How to share data in the Flanders Smart Data Space
This technical documentation is here to guide you through the pipeline architecture that needs to be set up to share and collect data within the Flanders Smart Data Space. The Flanders Smart Data Space allows you to publish and consume both open and closed data efficiently. For this purpose, a technical standard (Linked Data Event Streams) has been chosen that allows data users to be kept in sync with different dynamic source data sets. It allows data to be exchanged between silos sustainably and cost-effectively using domain-specific ontology for fast and slowly changing data streams.
Before exploring how to set up data pipelines, make sure to familiarize yourself with the foundational concepts. This includes understanding what the Flanders Smart Data Space is all about, grasping the Linked Data principle, and knowing what a Linked Data Event Stream (LDES) typically entails.
Set up your Pipeline, and you are good to go
To either publish your data with or access data from the Flanders Smart Data Space, setting up a pipeline is essential. You can kickstart this process instantly using open-source Java components that are ready to run in a docker container.
Are you a data publisher that wants to publish your data in the Flanders Smart Data Space as a Linked Data Event Stream (LDES)? We explain what the publishing pipeline should look like, without going too deeply into the specific configuration of the necessary building blocks. We will assist you in selecting the right open-source building blocks that fit your specific needs, focusing on ease of integration. After this, you can go directly to the tutorials, with the basic concepts and background knowledge in your backpocket.
Are you a data consumer eager to delve into your first LDES experience? Setting up a dedicated pipeline is once again essential. This round requires establishing a specialized consumption pipeline designed to sequentially harvest LDES members and propel them downstream. By assembling various components, you can create a customized LDES consuming pipeline tailored to your specific needs.
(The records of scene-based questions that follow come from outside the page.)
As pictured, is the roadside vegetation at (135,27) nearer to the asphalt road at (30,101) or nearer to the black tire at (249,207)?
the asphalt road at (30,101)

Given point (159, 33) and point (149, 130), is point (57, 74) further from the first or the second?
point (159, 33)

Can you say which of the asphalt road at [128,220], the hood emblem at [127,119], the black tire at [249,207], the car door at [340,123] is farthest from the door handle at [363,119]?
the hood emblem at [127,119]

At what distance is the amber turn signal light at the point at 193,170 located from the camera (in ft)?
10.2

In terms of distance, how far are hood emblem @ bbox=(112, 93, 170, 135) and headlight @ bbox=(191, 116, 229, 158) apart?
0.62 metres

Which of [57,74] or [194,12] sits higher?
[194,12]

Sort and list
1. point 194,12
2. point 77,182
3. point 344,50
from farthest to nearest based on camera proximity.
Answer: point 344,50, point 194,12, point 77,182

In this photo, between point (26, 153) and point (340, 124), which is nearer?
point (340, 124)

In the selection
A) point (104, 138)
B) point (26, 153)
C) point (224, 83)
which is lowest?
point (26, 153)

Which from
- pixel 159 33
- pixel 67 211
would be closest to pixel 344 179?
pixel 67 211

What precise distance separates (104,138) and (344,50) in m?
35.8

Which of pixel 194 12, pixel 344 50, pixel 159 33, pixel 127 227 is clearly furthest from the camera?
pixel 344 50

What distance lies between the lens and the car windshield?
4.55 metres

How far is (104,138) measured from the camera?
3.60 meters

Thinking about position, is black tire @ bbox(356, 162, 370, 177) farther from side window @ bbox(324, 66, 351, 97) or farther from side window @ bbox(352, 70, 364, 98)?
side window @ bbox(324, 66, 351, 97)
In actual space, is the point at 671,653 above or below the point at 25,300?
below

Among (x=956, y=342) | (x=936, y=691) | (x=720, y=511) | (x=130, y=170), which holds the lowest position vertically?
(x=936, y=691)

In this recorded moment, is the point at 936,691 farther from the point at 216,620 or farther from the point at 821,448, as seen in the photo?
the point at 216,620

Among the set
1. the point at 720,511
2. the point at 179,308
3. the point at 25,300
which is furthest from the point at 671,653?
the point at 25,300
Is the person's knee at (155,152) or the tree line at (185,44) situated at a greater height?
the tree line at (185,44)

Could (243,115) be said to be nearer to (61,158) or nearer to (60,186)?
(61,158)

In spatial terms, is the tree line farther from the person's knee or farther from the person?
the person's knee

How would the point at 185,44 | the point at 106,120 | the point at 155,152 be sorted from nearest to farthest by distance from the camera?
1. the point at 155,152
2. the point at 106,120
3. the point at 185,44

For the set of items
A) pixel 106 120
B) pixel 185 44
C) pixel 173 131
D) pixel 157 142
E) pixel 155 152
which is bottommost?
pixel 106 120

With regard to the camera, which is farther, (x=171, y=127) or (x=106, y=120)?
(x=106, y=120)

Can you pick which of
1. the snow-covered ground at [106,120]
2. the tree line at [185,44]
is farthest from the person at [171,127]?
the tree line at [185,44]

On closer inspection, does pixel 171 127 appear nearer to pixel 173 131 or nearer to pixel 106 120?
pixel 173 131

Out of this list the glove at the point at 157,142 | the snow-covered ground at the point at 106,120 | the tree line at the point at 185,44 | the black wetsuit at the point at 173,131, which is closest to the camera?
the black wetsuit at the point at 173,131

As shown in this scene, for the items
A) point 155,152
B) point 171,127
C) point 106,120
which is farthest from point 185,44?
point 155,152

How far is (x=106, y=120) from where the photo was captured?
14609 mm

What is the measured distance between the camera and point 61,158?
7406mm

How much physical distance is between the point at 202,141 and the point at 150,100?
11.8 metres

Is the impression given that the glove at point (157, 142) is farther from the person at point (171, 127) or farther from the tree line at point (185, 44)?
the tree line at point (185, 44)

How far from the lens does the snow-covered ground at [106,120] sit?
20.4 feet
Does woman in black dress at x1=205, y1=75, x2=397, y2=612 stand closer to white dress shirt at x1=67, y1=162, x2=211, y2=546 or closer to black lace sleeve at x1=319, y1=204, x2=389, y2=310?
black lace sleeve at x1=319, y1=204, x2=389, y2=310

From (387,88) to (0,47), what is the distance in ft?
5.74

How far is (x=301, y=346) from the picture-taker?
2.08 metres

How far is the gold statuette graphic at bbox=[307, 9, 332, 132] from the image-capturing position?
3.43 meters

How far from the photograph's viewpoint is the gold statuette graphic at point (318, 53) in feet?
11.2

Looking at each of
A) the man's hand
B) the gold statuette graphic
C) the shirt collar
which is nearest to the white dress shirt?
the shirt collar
As a data intermediary, your objective is to collect LDES streams and then release a revamped, enriched LDES data stream. The capability to utilize data processing techniques for cleaning, restructuring, or augmenting the initial datasets requires the establishment of a specialized LDES consumption pipeline. Your role involves implementing a resilient and scalable pipeline that not only facilitates an uninterrupted data flow but also aligns with Linked Data principles, thereby transforming your enhanced LDES stream into a crucial resource within the data ecosystem.
Learn by doing
Based on a few use cases, we try to teach you in a light-hearted way how to publish or consume an LDES. In these tech docs we do not go into depth about the different possible parameters, but we show a working configuration for the proposed use case. Detailed information about the technical parameters or configuration options can be found under sections of the building blocks individually.